Everyone knows their role and responsibility

The difference between a high-performing team and one plagued by conflict cannot be overstated. In fact, nine times out of ten, team conflict arises due to confusion about who should be doing what. When there is confusion, let the hunger games begin! Politics, gossip, land grabbing, you name it will start to seep their way in. It is crucial for each person on the team to understand not only what they are responsible for, but what each other is responsible for. When there are pieces of work that are highly collaborative, make sure that people understand their responsibilities within that partnership. This can save a lot of time later if conflict takes roots. This can also help make it clear when someone is under performing or isn't delivering.

Playing to Strengths (and covering each other's gaps)

A strong team knows what each player is best at, and they openly discuss and "pass the ball" to each other around these pieces. If you have someone on the team who isn't very conceptual, they have a hard time ideating and coming up with ideas on the fly, but they are excellent at drilling into the detail, asking the hard questions, and gut checking thinking, then we need to celebrate what they are good at and help them partner with someone who is opposite of them. We all have our strengths and our weaknesses, the beauty of playing on a team is we bring multiple strengths to the table and collectively we cover each others gaps (if you don't have this aspect on your team, you aren't hiring enough diversity of thinking and style). Creating a culture where we can openly discuss areas of strength and areas where "we better not for everyone's sake" is a gift. It accelerates the pace of execution, and has the happy benefit of making everyone feel valued because they know that they have something unique to contribute. This can really be some glue in helping a team gel together.

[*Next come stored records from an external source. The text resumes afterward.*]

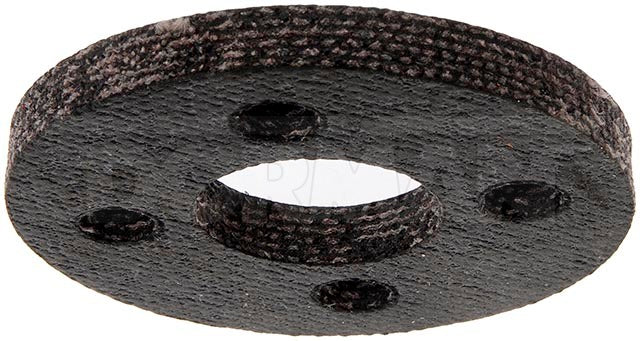 Help! By Dorman Steering Shaft Coupler - 31000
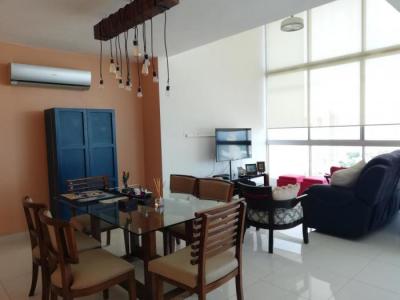 112856 - San francisco - apartamentos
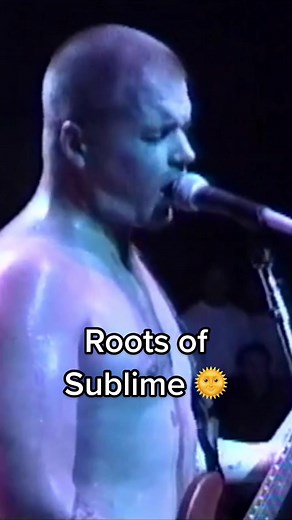 ROOTS OF SUBLIME: “Foolish Fool” by Dee Dee Warwick #roots #sublime #cover #reggae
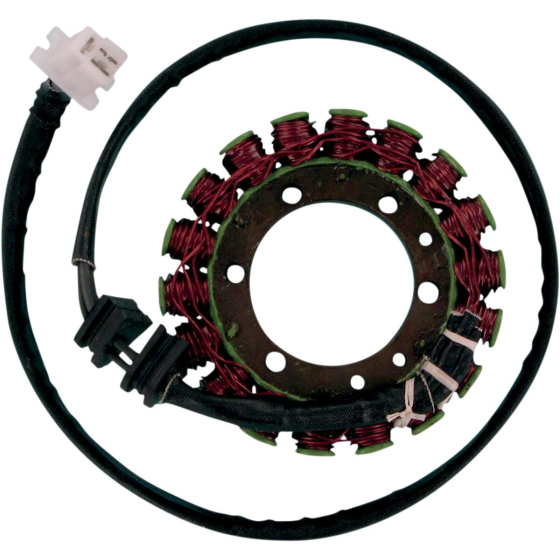 Статор OEM style RICK'S MOTORSPORT ELECTRICS 21-105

Empowering the people "below"

Hierarchical language perpetuates power bias, but for the sake of clarity, I will use it. Leaders resist the urge to hoard power. Power-hoarding leaders breed resentment and rebellion among their teams. Your primary responsibility as a leader is to delegate decision-making to those closest to the people closest to the problem, on the ground, in the trenches…. You get it. We've all had a career trajectory and the only way that people learn is to be exposed and to let them take their shots. Let them. Guide them, teach them, but do not make all the decisions yourself. You will build strong players on the team when you let thinking and problem solving happen in your team. Empowering is not only a crucial tool of learning, but it is also a core tenet of employee satisfaction. If you want to keep your people happy, let them make decisions, bring them to the table, listen to their ideas, let them take their shots. They will love you for it, and this engenders a lot of loyalty

Creating an environment of continuous growth

Culture is a key aspect of how we work. Whether people are open to feedback, agile in their thinking, able to pivot when we learn something new, is largely a function of what kind of culture we are creating. Having an environment that lives, eats, breaths and rewards continuous feedback (when done with kindness and reflection) becomes a game changer. Getting people to be in growth mindset, seeing set backs as opportunities and challenges as problems to be solved, creates an inspiring and motivating environment. We all need feedback in order to grow, but that is one of the areas that leaders often dread the most because they don't have a culture that is built on it. When you do feedback as an activity, it feels very evaluative, judgemental and can be counterproductive from true learning and growth. If we build an expectation that we all need to learn and grow through the journey we are on, we can create a lot of psychological freedom that will make our products better, our people smarter, and we can collectively continue to improve together.